Task instructions:
Please reproduce all of the records below without any changes.

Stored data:
########################################

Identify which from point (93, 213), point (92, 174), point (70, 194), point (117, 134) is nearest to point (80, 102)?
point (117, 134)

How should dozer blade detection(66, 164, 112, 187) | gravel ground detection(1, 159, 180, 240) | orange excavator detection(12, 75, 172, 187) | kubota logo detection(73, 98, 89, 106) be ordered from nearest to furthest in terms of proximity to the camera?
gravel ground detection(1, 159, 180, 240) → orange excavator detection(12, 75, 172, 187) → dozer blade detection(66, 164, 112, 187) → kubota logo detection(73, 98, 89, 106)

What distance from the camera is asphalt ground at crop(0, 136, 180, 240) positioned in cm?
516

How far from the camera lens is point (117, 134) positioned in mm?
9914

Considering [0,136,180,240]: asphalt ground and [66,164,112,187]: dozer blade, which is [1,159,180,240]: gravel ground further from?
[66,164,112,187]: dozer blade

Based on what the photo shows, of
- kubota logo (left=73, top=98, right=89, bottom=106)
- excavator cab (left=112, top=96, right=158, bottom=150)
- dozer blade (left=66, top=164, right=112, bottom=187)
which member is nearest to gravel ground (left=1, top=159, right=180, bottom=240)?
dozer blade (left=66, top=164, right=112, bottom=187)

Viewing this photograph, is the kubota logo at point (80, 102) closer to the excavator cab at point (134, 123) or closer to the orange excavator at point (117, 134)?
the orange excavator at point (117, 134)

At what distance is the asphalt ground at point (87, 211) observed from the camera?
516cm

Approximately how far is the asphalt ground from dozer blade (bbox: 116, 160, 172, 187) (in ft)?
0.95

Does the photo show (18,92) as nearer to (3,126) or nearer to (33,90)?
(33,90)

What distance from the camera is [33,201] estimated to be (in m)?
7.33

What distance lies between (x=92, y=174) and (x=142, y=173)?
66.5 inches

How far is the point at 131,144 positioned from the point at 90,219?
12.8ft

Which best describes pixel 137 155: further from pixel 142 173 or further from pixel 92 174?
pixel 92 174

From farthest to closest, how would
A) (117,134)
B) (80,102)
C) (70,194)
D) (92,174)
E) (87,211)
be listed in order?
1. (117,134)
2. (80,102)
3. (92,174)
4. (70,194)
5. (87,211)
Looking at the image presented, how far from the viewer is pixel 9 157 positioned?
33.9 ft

########################################

Answer to the problem:
Identify which from point (93, 213), point (92, 174), point (70, 194), point (117, 134) is nearest to point (80, 102)?
point (117, 134)

How should dozer blade detection(66, 164, 112, 187) | gravel ground detection(1, 159, 180, 240) | orange excavator detection(12, 75, 172, 187) | kubota logo detection(73, 98, 89, 106) be ordered from nearest to furthest in terms of proximity to the camera?
gravel ground detection(1, 159, 180, 240) → orange excavator detection(12, 75, 172, 187) → dozer blade detection(66, 164, 112, 187) → kubota logo detection(73, 98, 89, 106)

What distance from the camera is asphalt ground at crop(0, 136, 180, 240) positioned in cm?
516

How far from the camera lens is point (117, 134) positioned in mm?
9914

Considering [0,136,180,240]: asphalt ground and [66,164,112,187]: dozer blade, which is [1,159,180,240]: gravel ground further from?
[66,164,112,187]: dozer blade

Based on what the photo shows, of
- kubota logo (left=73, top=98, right=89, bottom=106)
- excavator cab (left=112, top=96, right=158, bottom=150)
- dozer blade (left=66, top=164, right=112, bottom=187)
which member is nearest to gravel ground (left=1, top=159, right=180, bottom=240)?
dozer blade (left=66, top=164, right=112, bottom=187)

Viewing this photograph, is the kubota logo at point (80, 102) closer to the excavator cab at point (134, 123) or closer to the orange excavator at point (117, 134)?
the orange excavator at point (117, 134)

At what distance is the asphalt ground at point (87, 211) observed from the camera?
516cm

Approximately how far is the asphalt ground from dozer blade (bbox: 116, 160, 172, 187) (in ft)?
0.95

Does the photo show (18,92) as nearer to (3,126) or nearer to (33,90)?
(33,90)

What distance from the camera is [33,201] estimated to be (in m)?
7.33

What distance lies between (x=92, y=174) and (x=142, y=173)?
66.5 inches

How far is the point at 131,144 positioned from the point at 90,219?
12.8ft

Which best describes pixel 137 155: further from pixel 142 173 or further from pixel 92 174?
pixel 92 174

From farthest to closest, how would
A) (117,134)
B) (80,102)
C) (70,194)
D) (92,174)
E) (87,211)
be listed in order?
1. (117,134)
2. (80,102)
3. (92,174)
4. (70,194)
5. (87,211)
Looking at the image presented, how far from the viewer is pixel 9 157 positioned?
33.9 ft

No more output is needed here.